The states want Microsoft to open the source code to Internet Explorer, in response to the company's elimination of rival Netscape. "Accordingly, the appropriate solution is to mandate open-source licensing for Internet Explorer, thereby ensuring at a minimum that others have full access to this critical platform," the legal filing states.

The proposed remedy also would compel Microsoft to sell through auction at least three Office licenses to companies for use on competing operating systems, such as Linux.

Through the provision, the states are trying to address what is known as the applications barrier to entry. No operating system can succeed without applications, but Microsoft Office--with more than 90 percent market share--is the undisputed leader and only available for Windows or Macintosh computers.

"The absence of appropriate office automation software applications on the Linux platform makes it impossible for--a practical matter--for Linux to penetrate those markets," Stanton said.

Another area affecting Microsoft software would limit how Microsoft bundles other products, such as Web browsers, instant messengers and media players, into Windows.

The litigating states want Microsoft to sell a stripped-down version of Windows, minus middleware products, such as media players and instant messaging. The Court of Appeals also defined Web browsers as middleware.

The appeals court, in its unanimous seven-panel decision in June, found that Microsoft's commingling of Internet Explorer and Windows software code constituted an anti-competitive act. This made it more difficult for Netscape to compete with Internet Explorer, the court concluded.

The states believe the only way to address that is limiting Microsoft's ability to bundle software. "Microsoft must be either required to cease such commingling or to offer its operating system software on an unbundled basis," according to the court filing.

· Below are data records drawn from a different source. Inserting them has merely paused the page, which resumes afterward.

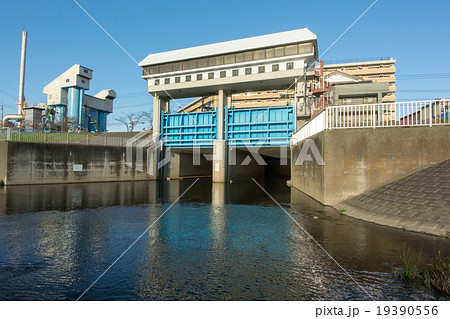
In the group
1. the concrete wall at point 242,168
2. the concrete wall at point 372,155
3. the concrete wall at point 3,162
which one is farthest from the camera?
the concrete wall at point 242,168

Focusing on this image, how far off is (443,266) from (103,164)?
2652cm

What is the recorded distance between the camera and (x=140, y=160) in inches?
1132

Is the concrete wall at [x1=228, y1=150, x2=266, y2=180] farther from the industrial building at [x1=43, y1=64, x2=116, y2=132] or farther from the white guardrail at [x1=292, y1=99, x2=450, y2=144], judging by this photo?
the industrial building at [x1=43, y1=64, x2=116, y2=132]

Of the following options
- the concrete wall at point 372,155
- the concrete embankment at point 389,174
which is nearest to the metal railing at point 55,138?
the concrete embankment at point 389,174

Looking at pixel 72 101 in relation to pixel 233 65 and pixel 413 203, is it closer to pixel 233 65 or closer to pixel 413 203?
pixel 233 65

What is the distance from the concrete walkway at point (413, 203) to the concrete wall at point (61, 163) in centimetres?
2252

But legal experts believe this provision might be a tough sell with the judge. In its June decision, the appeals court only upheld the monopoly maintenance claims--that Microsoft used anti-competitive means to protect Windows. It sent back another part of the case related to product tying to a lower court for a new round of litigation. Under federal tying statutes, it is illegal for a monopolist to force consumers to buy one product to get another.

In many ways, tying is a more appropriate way to deal with bundling, Stanton said.

"The states have to show why this remedy is appropriate for monopoly maintenance. But it extends to if they had won the tying claim, which they didn't, so that's a hard sell," he said.

Jeff Shohet, head of San Diego-based Gray Cary's antitrust practice, agreed.

"The only thing that was affirmed was monopoly maintenance," said. "My guess is Microsoft is never going to accept--and a court would not impose at this stage--anything that suggested they were guilty of tying."

Other provisions
In many other respects, the remedy proposal seeks to fix what the states perceive as potential loopholes in the Justice Department-Microsoft settlement. The remedy also replaces the settlement's three-person oversight committee with a so-called special master, which is a more typical approach in such cases.

Other proposals in the remedy include:

• Uniform and non-discriminatory licensing of Windows to PC makers and other companies.

• Full disclosure of application programming interfaces (APIs) to software developers.

• Banning exclusive dealings and retaliatory actions.

• Offering Sun's version of Java with Windows for 10 years.

The provision on Java addresses one of the most contentious parts of the case. During the trial, government prosecutors argued that Microsoft attempted to subvert Java, which they said Microsoft viewed as a competitive threat to Windows.

Sun, Java's creator, separately sued Microsoft over the issue in 1997. The two companies settled the case in January, giving Microsoft the option to continue shipping its own version of the Java Virtual Machine, which is based on 4-year-old Java technology.

In April, Microsoft decided not to ship its version of the JVM with Windows XP, opting to make it available as a separate download instead. Sun started offering its own Windows XP-compatible JVM early last month.